Augument your annotation files (Object detection) PASCAL VOC (XML) or YOLO (TXT)

Auto annotate any class πŸš€

Open-Vocabulary Detection Model

  • Grounding DINO
  • OWL-ViT
  • YOLO-World
  • PaliGemma
  • Florence-2

Open-Vocabulary Detection

1. Grounding DINO πŸ¦•

Grounding DINO is text to detection model. So we need to give text prompt that correspond to respective class.

2. OWL-ViT

OWL-ViT is an open-vocabulary object detector. It means that it can detect objects in images based on free-text queries without the need to fine-tune the model on labeled datasets..

3. YOLO-World

The YOLO-World Model introduces an advanced, real-time Ultralytics YOLOv8-based approach for Open-Vocabulary Detection tasks. This innovation enables the detection of any object within an image based on descriptive texts.

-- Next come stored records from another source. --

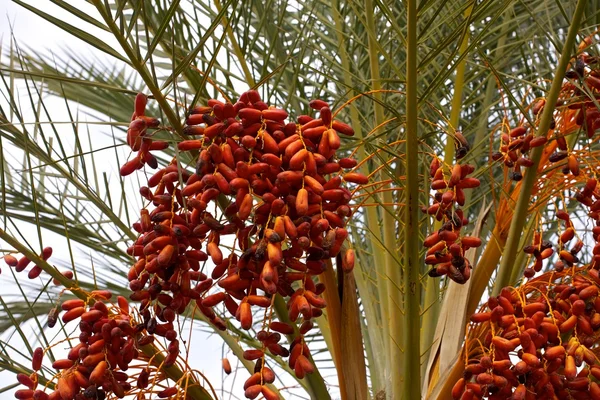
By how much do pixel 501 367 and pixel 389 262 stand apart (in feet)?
2.29

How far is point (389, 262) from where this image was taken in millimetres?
2324

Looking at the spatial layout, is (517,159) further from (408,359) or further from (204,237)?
(204,237)

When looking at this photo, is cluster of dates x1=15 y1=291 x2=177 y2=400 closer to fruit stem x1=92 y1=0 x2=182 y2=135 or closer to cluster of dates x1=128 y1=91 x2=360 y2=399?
cluster of dates x1=128 y1=91 x2=360 y2=399

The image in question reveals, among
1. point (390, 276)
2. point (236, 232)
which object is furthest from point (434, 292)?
point (236, 232)

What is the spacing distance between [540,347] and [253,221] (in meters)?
0.61

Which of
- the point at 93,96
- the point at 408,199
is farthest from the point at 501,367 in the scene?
the point at 93,96

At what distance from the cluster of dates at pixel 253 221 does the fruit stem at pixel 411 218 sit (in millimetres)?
192

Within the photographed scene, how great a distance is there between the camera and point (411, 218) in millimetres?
1678

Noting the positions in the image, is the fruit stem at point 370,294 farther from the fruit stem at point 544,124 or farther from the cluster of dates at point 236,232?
the cluster of dates at point 236,232

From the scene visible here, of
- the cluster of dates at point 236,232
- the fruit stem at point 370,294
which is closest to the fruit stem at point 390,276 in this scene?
the fruit stem at point 370,294

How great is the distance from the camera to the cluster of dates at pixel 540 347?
1660 mm

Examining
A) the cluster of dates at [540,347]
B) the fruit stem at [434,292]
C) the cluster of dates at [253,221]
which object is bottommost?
the cluster of dates at [540,347]

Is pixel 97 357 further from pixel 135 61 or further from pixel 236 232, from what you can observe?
pixel 135 61

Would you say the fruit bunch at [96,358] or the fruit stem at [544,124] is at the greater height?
the fruit stem at [544,124]
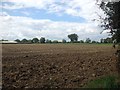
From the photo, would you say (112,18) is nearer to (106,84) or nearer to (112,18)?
(112,18)

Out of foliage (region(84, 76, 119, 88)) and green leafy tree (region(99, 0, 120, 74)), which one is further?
green leafy tree (region(99, 0, 120, 74))

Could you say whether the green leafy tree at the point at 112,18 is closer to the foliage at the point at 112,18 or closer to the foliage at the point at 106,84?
the foliage at the point at 112,18

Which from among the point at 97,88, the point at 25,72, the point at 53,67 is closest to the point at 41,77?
the point at 25,72

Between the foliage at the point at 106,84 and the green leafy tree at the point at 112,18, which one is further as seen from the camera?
the green leafy tree at the point at 112,18

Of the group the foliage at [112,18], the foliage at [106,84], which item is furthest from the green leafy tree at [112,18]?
the foliage at [106,84]

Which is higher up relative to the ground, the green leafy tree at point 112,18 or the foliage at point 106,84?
the green leafy tree at point 112,18

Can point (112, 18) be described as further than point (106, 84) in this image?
Yes

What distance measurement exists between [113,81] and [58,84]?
2609mm

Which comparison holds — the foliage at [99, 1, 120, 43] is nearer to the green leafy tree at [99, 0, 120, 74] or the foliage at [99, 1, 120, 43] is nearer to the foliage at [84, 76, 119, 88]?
the green leafy tree at [99, 0, 120, 74]

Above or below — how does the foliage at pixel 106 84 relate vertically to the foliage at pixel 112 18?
below

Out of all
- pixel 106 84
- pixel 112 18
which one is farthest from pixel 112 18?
pixel 106 84

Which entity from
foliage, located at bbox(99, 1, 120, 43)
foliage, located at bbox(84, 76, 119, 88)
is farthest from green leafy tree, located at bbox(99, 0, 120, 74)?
foliage, located at bbox(84, 76, 119, 88)

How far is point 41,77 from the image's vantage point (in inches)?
598

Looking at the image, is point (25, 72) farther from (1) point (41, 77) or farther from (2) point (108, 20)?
(2) point (108, 20)
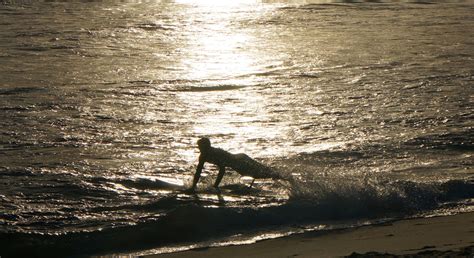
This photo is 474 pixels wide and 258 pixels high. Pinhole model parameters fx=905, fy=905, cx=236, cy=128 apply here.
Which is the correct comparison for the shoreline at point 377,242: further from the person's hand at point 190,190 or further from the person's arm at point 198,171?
the person's hand at point 190,190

Clone this GitHub Repository

git clone https://github.com/naseemap47/autoAnnoter.git

Install Dependencies

Recommended:

conda create -n auto python=3.9 -y
conda activate auto
conda install pytorch==1.12.1 torchvision==0.13.1 torchaudio==0.12.1 cudatoolkit=11.3 -c pytorch -y
pip install -r requirements.txt

OR

cd autoAnnoter/
pip install torch==1.12.1+cu113 torchvision==0.13.1+cu113 torchaudio==0.12.1 --extra-index-url https://download.pytorch.org/whl/cu113
pip install -r requirements.txt

Auto annotate any class with Open-Vocabulary Detection Model

To do this, we needs to create prompt.json

JSON keys should be text prompt to Open-Vocabulary Detection Model.
But the values for the each keys should be class names for that detection.

Example:

Here I need to train one custom model that can predict high quality cap and low quality cap.
So for this I give my Open-Vocabulary Detection Model text prompt as red cap and yellow caps, to annotate my high quality cap and low quality cap classes.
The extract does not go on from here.